- _SOURCE EXTRACT_:
I wonder why the BINARY_CHECKSUM function returns different result for the same:

SELECT *, BINARY_CHECKSUM(a,b) AS bc
FROM (VALUES(1, NULL, 100),
            (2, NULL, NULL),
            (3, 1, 2)) s(id,a,b);

SELECT *, BINARY_CHECKSUM(a,b) AS bc
FROM (VALUES(1, NULL, 100),
            (2, NULL, NULL)) s(id,a,b);

Ouput:

+-----+----+------+-------------+
| id  | a  |  b   |     bc      |
+-----+----+------+-------------+
|  1  |    | 100  |        -109 |
|  2  |    |      | -2147483640 |
|  3  | 1  |   2  |          18 |
+-----+----+------+-------------+

-- -109 vs 100
+-----+----+------+------------+
| id  | a  |  b   |     bc     |
+-----+----+------+------------+
|  1  |    | 100  |        100 |
|  2  |    |      | 2147483647 |
+-----+----+------+------------+

And for second sample I get what I would anticipate:

SELECT *, BINARY_CHECKSUM(a,b) AS bc
FROM (VALUES(1, 1, 100),
            (2, 3, 4),
            (3,1,1)) s(id,a,b);

SELECT *, BINARY_CHECKSUM(a,b) AS bc
FROM (VALUES(1, 1, 100),
            (2, 3, 4)) s(id,a,b);

Ouptut for both first two rows:

+-----+----+------+-----+
| id  | a  |  b   | bc  |
+-----+----+------+-----+
|  1  | 1  | 100  | 116 |
|  2  | 3  |   4  |  52 |
+-----+----+------+-----+

db<>fiddle demo


It has strange consequences when I want to compare two tables/queries:

WITH t AS (
  SELECT 1 AS id, NULL AS a, 100 b
  UNION ALL SELECT 2, NULL, NULL
  UNION ALL SELECT 3, 1, 2           -- comment this out
), s AS (
  SELECT 1 AS id ,100 AS a, NULL as b
  UNION ALL SELECT 2, NULL, NULL
  UNION ALL SELECT 3, 2, 1           -- comment this out
)

- _STORED RECORDS_:

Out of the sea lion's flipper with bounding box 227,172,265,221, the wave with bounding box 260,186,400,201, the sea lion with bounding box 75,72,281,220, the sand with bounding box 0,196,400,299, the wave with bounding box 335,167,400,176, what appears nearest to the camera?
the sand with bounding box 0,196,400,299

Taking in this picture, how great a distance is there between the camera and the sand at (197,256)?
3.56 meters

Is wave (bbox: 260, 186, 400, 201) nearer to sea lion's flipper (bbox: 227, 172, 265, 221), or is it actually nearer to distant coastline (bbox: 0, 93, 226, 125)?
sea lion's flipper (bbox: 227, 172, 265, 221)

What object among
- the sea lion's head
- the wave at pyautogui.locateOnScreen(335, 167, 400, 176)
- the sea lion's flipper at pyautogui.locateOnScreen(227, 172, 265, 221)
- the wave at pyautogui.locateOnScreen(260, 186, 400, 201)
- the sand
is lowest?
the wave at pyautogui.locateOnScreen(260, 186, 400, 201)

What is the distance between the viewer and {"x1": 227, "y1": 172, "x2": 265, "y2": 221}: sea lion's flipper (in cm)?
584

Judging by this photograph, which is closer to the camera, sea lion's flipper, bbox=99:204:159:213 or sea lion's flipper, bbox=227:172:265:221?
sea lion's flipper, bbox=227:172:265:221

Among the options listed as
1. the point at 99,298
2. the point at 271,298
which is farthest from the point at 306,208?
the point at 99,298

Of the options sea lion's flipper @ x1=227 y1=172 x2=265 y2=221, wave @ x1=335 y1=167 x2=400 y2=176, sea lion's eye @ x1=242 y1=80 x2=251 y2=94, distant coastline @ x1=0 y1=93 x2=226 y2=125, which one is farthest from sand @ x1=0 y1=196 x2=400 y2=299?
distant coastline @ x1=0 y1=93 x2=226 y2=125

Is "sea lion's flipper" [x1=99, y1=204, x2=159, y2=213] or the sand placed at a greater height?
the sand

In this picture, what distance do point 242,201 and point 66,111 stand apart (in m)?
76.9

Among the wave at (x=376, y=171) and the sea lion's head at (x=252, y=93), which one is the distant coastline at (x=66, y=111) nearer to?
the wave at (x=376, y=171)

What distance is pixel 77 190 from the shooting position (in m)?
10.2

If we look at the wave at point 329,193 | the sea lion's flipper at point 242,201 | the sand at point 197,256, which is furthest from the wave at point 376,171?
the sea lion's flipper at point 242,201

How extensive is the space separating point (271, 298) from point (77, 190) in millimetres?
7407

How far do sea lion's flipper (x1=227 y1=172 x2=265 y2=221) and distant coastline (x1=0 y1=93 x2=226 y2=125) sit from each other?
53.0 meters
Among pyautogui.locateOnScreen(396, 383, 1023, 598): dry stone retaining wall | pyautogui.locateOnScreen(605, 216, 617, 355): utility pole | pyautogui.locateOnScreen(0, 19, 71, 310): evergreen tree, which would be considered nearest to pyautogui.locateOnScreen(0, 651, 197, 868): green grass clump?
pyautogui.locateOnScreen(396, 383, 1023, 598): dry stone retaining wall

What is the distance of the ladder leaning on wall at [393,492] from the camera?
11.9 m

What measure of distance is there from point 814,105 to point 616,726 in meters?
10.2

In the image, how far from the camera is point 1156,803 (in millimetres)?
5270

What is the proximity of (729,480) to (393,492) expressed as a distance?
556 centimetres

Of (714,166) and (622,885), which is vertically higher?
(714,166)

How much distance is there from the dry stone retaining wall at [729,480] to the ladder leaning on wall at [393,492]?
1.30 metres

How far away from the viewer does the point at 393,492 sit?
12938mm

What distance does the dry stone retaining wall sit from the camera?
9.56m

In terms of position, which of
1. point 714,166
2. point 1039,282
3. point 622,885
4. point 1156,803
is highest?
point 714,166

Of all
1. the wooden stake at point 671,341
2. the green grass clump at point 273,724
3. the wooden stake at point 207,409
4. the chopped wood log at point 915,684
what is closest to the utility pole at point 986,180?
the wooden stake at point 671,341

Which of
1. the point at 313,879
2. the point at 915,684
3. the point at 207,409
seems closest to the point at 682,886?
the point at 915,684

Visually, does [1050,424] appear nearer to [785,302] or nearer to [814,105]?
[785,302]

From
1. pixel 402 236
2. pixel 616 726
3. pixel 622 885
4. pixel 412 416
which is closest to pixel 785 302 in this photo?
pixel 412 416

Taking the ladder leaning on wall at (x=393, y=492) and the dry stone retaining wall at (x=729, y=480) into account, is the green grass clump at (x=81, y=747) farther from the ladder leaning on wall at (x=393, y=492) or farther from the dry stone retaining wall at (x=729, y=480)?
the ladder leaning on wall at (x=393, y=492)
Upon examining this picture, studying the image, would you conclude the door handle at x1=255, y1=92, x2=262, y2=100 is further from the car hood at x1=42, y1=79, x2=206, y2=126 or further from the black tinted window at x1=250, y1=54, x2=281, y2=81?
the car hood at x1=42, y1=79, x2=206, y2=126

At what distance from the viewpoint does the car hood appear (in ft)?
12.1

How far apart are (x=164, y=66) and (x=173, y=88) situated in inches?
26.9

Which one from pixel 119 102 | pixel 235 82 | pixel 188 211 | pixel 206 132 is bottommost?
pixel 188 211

- _OBJECTIVE_: Continue the forum question about BINARY_CHECKSUM results in SQL Server from the point where it stops, after the closing parenthesis of the second common table expression.

- _RESULT OF THE EXERCISE_:
SELECT t.*,s.*
  ,BINARY_CHECKSUM(t.a, t.b) AS bc_t, BINARY_CHECKSUM(s.a, s.b) AS bc_s
FROM t
JOIN s
  ON s.id = t.id
WHERE BINARY_CHECKSUM(t.a, t.b) = BINARY_CHECKSUM(s.a, s.b);

db<>fiddle demo2

For 3 rows I get single result:

+-----+----+----+-----+----+----+--------------+-------------+
| id  | a  | b  | id  | a  | b  |    bc_t      |    bc_s     |
+-----+----+----+-----+----+----+--------------+-------------+
|  2  |    |    |  2  |    |    | -2147483640  | -2147483640 |
+-----+----+----+-----+----+----+--------------+-------------+

but for 2 rows I get also id = 1:

+-----+----+------+-----+------+----+-------------+------------+
| id  | a  |  b   | id  |  a   | b  |    bc_t     |    bc_s    |
+-----+----+------+-----+------+----+-------------+------------+
|  1  |    | 100  |  1  | 100  |    |        100  |        100 |
|  2  |    |      |  2  |      |    | 2147483647  | 2147483647 |
+-----+----+------+-----+------+----+-------------+------------+

Remarks:

  • I am not searching for alternatives like(HASH_BYTES/MD5/CHECKSUM)

  • I am aware that BINARY_CHECKSUM could lead to collisions(two different calls produce the same output) here scenario is a bit different

For this definition, we say that null values, of a specified type, compare as equal values. If at least one of the values in the expression list changes, the expression checksum can also change. However, this is not guaranteed. Therefore, to detect whether values have changed, we recommend use of BINARY_CHECKSUM only if your application can tolerate an occasional missed change.

It is strange for me that hash function returns different result for the same input arguments. Is this behaviour by design or it is some kind of glitch?

EDIT:

As @scsimon points out it works for materialized tables but not for cte. db<>fiddle actual table

Metadata for cte:

SELECT name, system_type_name
FROM sys.dm_exec_describe_first_result_set('
SELECT *
FROM (VALUES(1, NULL, 100),
            (2, NULL, NULL),
            (3, 1, 2)) s(id,a,b)', NULL,0);

SELECT name, system_type_name
FROM sys.dm_exec_describe_first_result_set('
SELECT *
FROM (VALUES(1, NULL, 100),
            (2, NULL, NULL)) s(id,a,b)', NULL,0)

-- working workaround
SELECT name, system_type_name
FROM sys.dm_exec_describe_first_result_set('
SELECT *
FROM (VALUES(1, cast(NULL as int), 100),
            (2, NULL, NULL)) s(id,a,b)', NULL,0)

For all cases all columns are INT but with explicit CAST it behaves as it should.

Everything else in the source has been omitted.